Please copy the entries word for word, from the start of the entries through the line that contains "ルーミー Ｇ★純正ナビ地デジ", including that line. Leave the pictures out of your answer.
══ Data for analysis
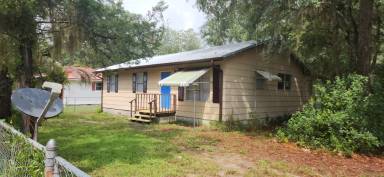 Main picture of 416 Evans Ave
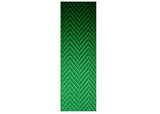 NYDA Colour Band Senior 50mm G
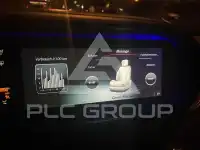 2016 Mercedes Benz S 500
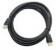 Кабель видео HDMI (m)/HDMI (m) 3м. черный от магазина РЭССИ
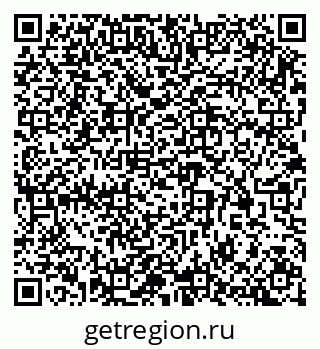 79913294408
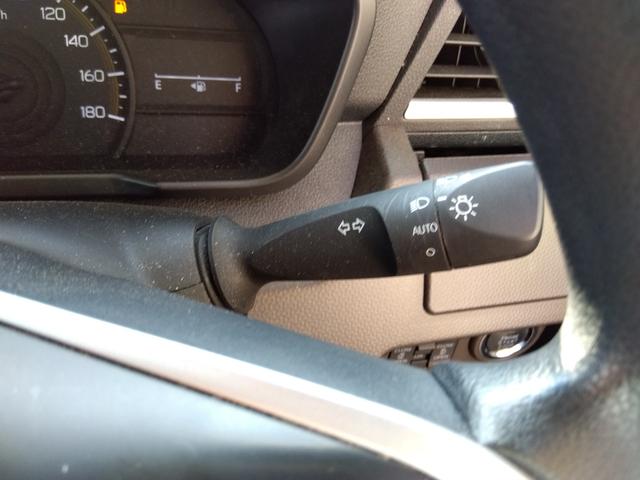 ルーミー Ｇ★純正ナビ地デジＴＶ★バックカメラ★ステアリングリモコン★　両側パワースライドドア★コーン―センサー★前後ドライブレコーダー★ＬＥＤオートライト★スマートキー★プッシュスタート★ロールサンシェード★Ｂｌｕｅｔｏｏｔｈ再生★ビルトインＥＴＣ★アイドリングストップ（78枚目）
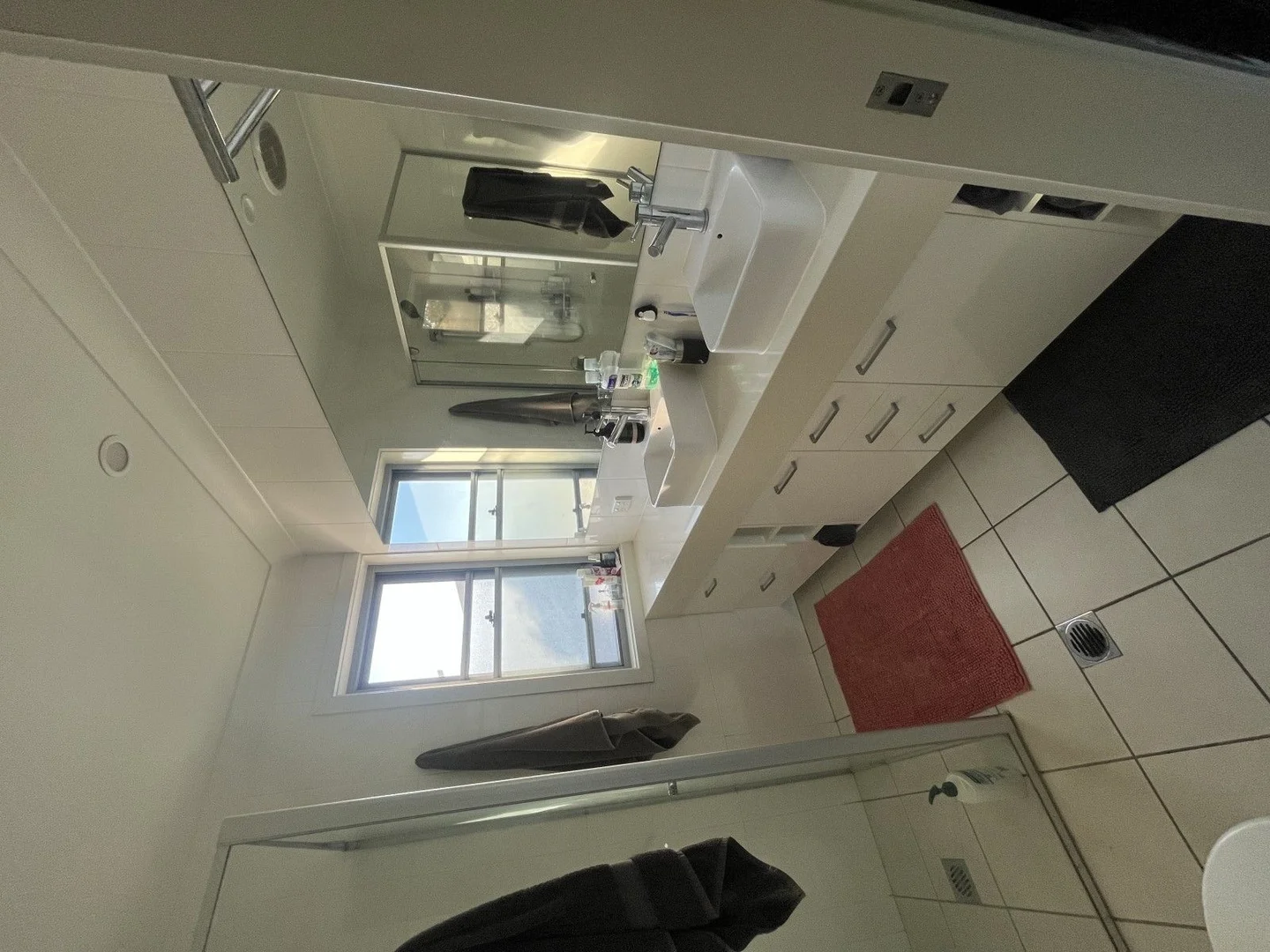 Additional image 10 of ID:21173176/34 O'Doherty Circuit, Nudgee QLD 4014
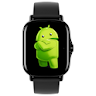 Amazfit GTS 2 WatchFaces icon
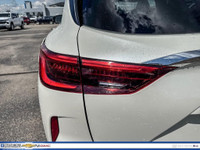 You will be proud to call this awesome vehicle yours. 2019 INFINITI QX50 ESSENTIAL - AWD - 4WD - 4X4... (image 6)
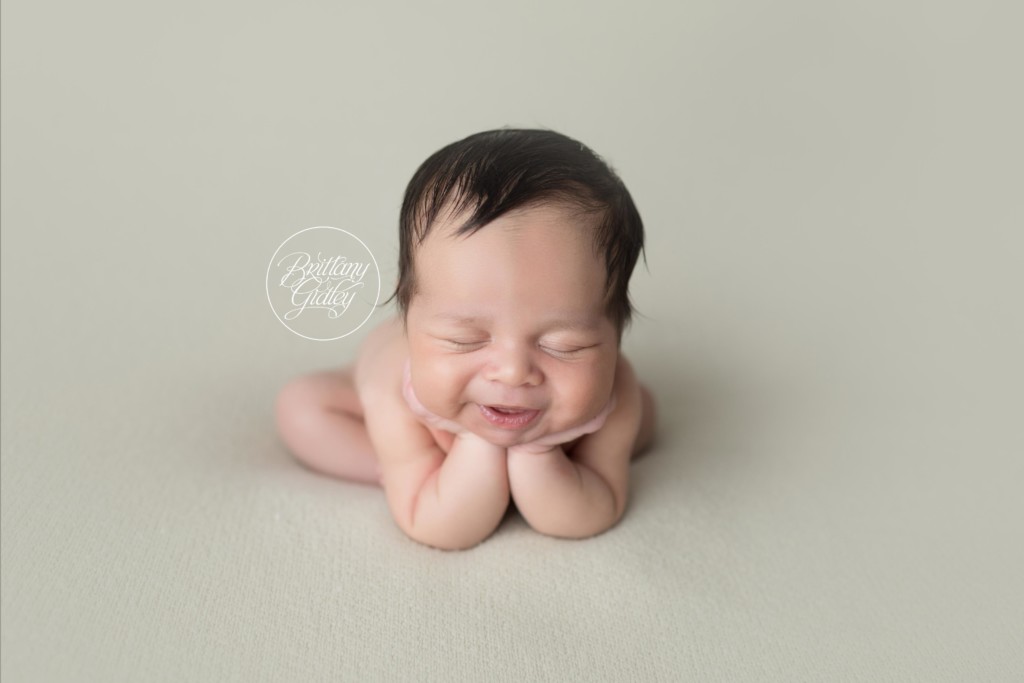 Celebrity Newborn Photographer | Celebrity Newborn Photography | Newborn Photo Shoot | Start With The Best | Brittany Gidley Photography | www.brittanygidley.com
════
• _Answer below_
 Main picture of 416 Evans Ave
 NYDA Colour Band Senior 50mm G
 2016 Mercedes Benz S 500
 Кабель видео HDMI (m)/HDMI (m) 3м. черный от магазина РЭССИ
 79913294408
 ルーミー Ｇ★純正ナビ地デジＴＶ★バックカメラ★ステアリングリモコン★　両側パワースライドドア★コーン―センサー★前後ドライブレコーダー★ＬＥＤオートライト★スマートキー★プッシュスタート★ロールサンシェード★Ｂｌｕｅｔｏｏｔｈ再生★ビルトインＥＴＣ★アイドリングストップ（78枚目）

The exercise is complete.